The APA, for quite some time, has seen no conflict of interest in its collaboration with drug companies. In 1992, after Upjohn, makers of the tranquilizer Halcion, had given an unrestricted gift of $1.5 million to the APA, the APA medical director claimed that the Upjohn-APA relationship was a "responsible, ethical partnership that uses the no-strings resources of one partner and the experts of the other." This sort of partnering has continued. In the first quarter of 2007, Eli Lilly, makers of the antidepressant Prozac and the antipsychotic Zyprexa, provided grants of over $412,000 for two APA programs: "Improving Depression Treatments" and "Understanding the Complexity of Bipolar Mixed Episodes."
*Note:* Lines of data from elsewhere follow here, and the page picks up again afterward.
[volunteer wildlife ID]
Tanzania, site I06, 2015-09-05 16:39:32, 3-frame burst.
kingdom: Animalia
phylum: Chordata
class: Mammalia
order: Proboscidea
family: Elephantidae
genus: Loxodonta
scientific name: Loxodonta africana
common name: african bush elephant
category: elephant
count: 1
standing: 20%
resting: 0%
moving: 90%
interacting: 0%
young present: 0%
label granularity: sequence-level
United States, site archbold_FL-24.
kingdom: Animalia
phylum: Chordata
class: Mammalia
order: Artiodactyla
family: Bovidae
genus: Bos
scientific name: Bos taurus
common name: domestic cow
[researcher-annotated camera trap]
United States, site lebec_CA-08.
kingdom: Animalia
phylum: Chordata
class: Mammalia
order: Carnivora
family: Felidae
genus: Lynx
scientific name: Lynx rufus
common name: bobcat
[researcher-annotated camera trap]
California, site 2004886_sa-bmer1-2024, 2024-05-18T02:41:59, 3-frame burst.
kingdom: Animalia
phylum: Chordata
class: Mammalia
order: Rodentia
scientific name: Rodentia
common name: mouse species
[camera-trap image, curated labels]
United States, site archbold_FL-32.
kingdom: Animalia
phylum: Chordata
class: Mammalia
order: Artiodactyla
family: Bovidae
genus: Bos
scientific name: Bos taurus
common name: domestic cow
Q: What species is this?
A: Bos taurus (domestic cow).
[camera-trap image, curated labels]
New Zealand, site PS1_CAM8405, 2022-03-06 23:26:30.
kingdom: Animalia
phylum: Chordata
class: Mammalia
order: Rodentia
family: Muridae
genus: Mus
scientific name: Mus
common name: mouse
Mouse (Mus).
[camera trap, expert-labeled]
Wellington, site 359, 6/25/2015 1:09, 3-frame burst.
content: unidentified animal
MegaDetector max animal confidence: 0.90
Is the partnership between the APA and Big Pharma a "no-strings" relationship? The American Journal of Psychiatry is published by the APA. In September 2007, attempting to reverse declining antidepressant prescriptions in young people, an American Journal of Psychiatry study unjustifiably concluded that increased suicide was caused by decreased antidepressant use. This time The New York Times and others nailed APA's journal for its data dishonesty; and The Boston Globe reported that Pfizer, makers of the antidepressant Zoloft, had contributed $30,000 to that American Journal of Psychiatry study. This is only the tip of the iceberg.
When the serotonin-enhancer Prozac first hit the market in the late 1980s, Americans heard from the APA and psychiatry officialdom that depression is caused by a deficiency of serotonin. There was no proof of this, and by the mid-1990s the serotonin-deficiency theory of depression had been scientifically tested and rejected. But antidepressant manufactures knew that more people would take Prozac, Paxil, Zoloft and other antidepressants if they believed these drugs worked by correcting a deficiency (analogous to insulin) rather than by "taking the edge off" (analogous to alcohol and illegal drugs). So drug companies and their partners in psychiatry kept quiet. Psychiatry also kept quiet about antidepressant tolerance (the need for an increasingly higher dosage), dependency, and nightmarish withdrawal--all of which was well-known in the scientific community several years before word got out to the general public.
In the past, those who have confronted Big Pharma's corruption of psychiatry have been accused by psychiatry apologists of belittling emotional suffering. But Americans increasingly understand that such smearing is as ridiculous as accusing critics of the Bush administration's invasion and occupation of Iraq of disloyalty to American soldiers.